I didn't invented the combinators for regex, that was already in ocaml-re (which is used as backend for tyre). The combinator approach has many advantages:
- It's "self documenting". Your combinators are just functions, so you just expose them and give them type signatures, and the usual documentation/autocompletion/whatevertooling works.
- It composes better. You don't have to mash string together to compose your regex, you can name intermediary regexs with normal variables, etc.
- Related to the point above: No string quoting hell.
Now, tyre doesn't really improve any of that. If anything, combinators are simpler in ocaml-re. What tyre gives you is the automatic extraction and casting of matching groups into the desired datatype (and the reverse direction, but that's almost free bonus). No need to select groups manually and transform into an integer, no need to reconstruct tuples/lists/records, tyre will do that for you (and handle conversion failures cleanly).
Also, how flexible is the unparsing? Does it have to be the same regular expression? [Sorry, I haven't read in detail and I'm only slightly familiar with ocaml - I'm interested from an academic perspective.]
If you are interested by unparsing, I would advise you to read the (famous) paper functional unparsing by Danvy. The module Printf and Format of the OCaml standard library are basically this paper on steroid. I recently wrote a blog on part of the implementation technique.
Hope that helps. :)
Uh... did you see my bug report on your webpage (first sentence above)? That link still doesn't work properly.
It's a standalone library and may well be used outside of Cucumber.
The example in the home page is hard to parse and understand.
Technically not regular expressions since they are appropriate for matching much more than regular grammars, but that's true for almost any programming language's "regular expressions".
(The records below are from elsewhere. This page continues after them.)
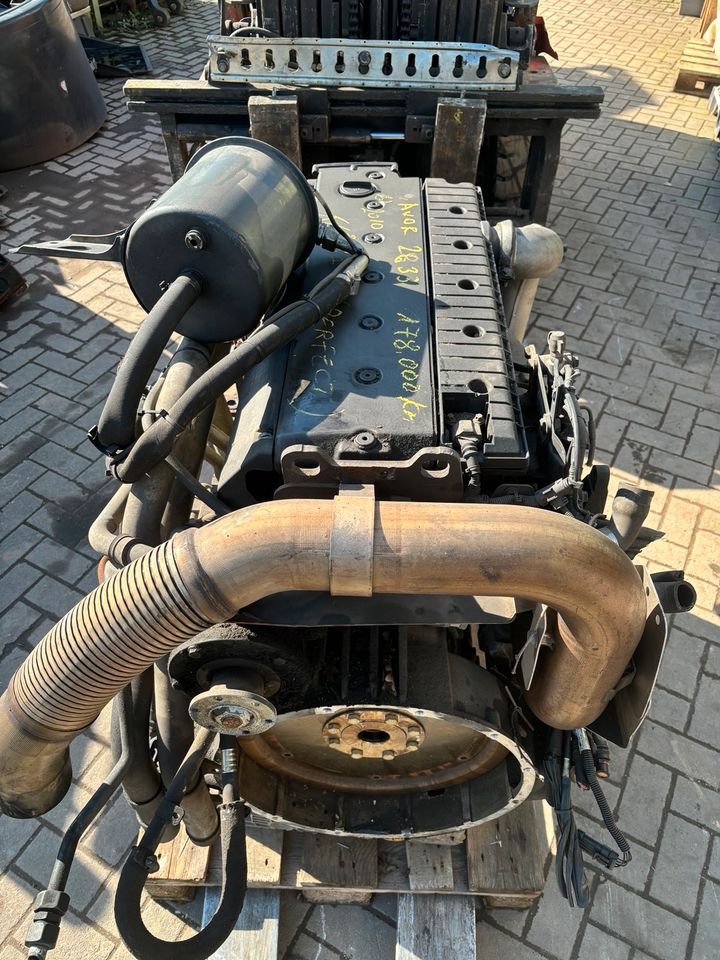 محرك - شاحنة Mercedes Axor Motor OM 926 LA EEV, EU 5: صورة 2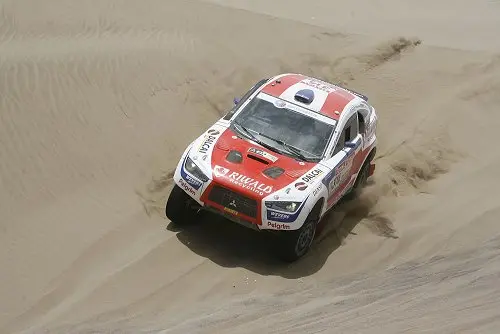 dakar rally bernhard ten brinke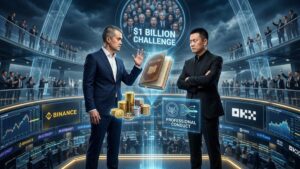 Changpeng Zhao Binance- Star Xu OKX-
IMO the word "improvements" should be in quotes. Pathological regular expressions are an issue because of things like back references and look-behind matching. If Perl hadn't enshrined the idea of "a regular expression for every problem" people would probably be less skeptical of regular expressions in code.
(The extensions to regexps in Perl 5 (and presumably now also in PCRE?) have made it possible to write them more like grammars than anything else. But you would probably not approve. :-) )
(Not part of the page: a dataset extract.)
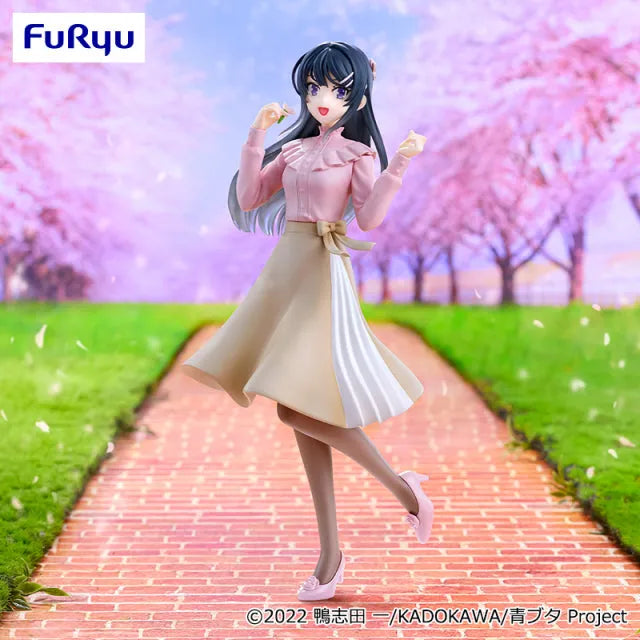 Seishun Buta Yarou wa Bunny Girl Senpai no Yume wo Minai - Sakurajima Mai - Trio-Try-iT Figure - Spring Coord ver. (FuRyu)ㅤ – FuRyu – ActionFigureBrasil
Make syntax consistent across RE engines for one.
Improve the syntax.
Introduce clear modes with different tradeoffs, so you don't get e.g. regex based DOS attacks.
Make them easier to compose, not just through copy pasting...
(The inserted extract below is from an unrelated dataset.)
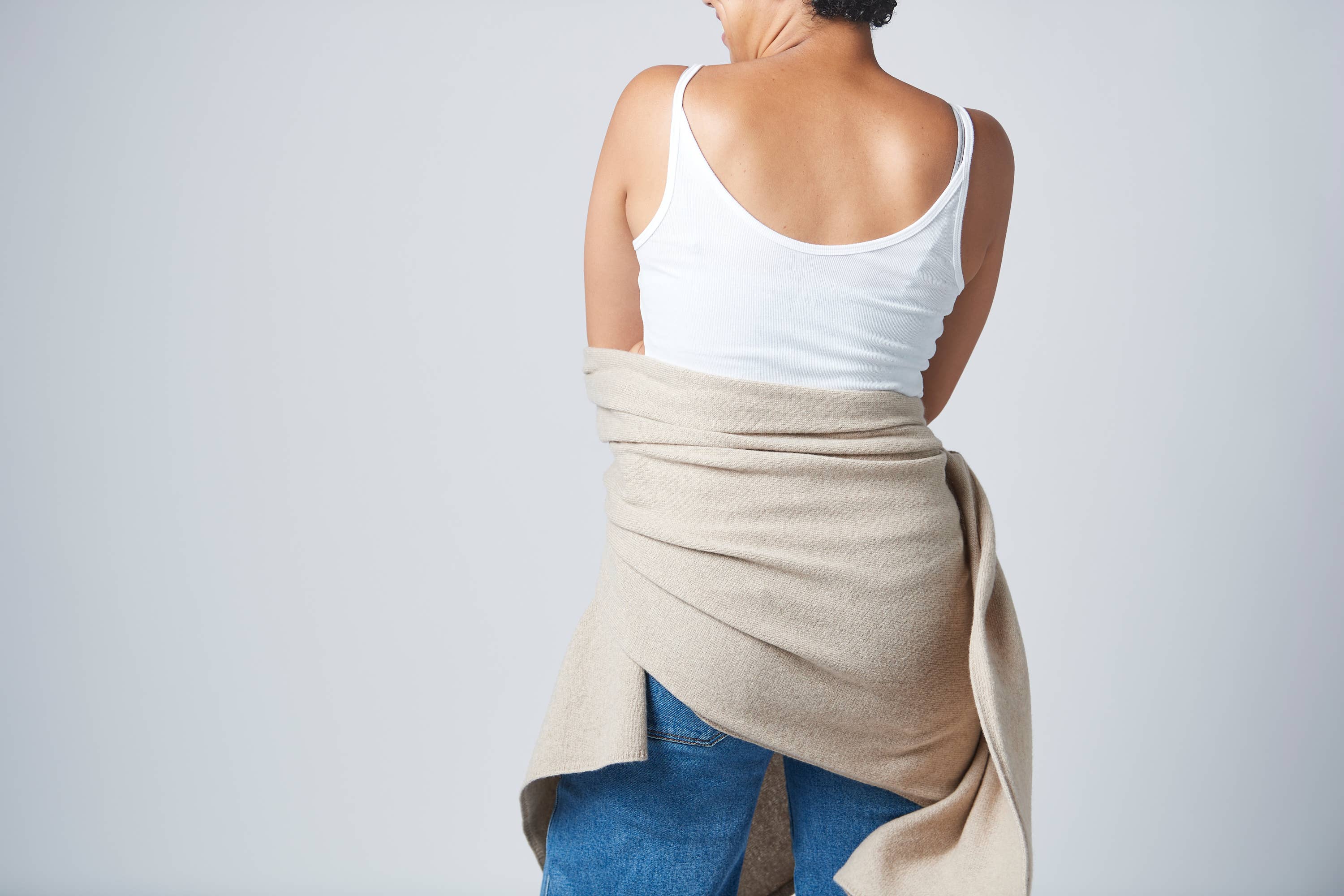 Margolis Pineo Italia - Wholesale Wrap - Women's - "ROBUSTO!" TRAVEL WRAP - 100% CASHMERE27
The real sweet spot I've found is parse in Rebol / Red - http://blog.hostilefork.com/why-rebol-red-parse-cool/ | http://www.rebol.com/docs/core23/rebolcore-15.html
In general you have the same problem when parsing CSV, command line flags, URL query parameters, JSON, etc.
For the little history, I started this for URLs. I couldn't (and still can't) figure out a proper interface for that, but someone mentioned he would like something like that for regular expressions, so here it is.
We already have something similar for command line flags in OCaml (and several for JSON).
(For those having the type-safety problem with JSON in Python, can I recommend my own library obiwan? https://pypi.python.org/pypi/obiwan/ :) )
"Parser combinators", for me, denotes actual parsers, for non-contextual or contextual grammars.
It's pretty fast too. I don't know whether you can compare the performance of Ragel to regex libraries like RE2; they look like they solve different problems.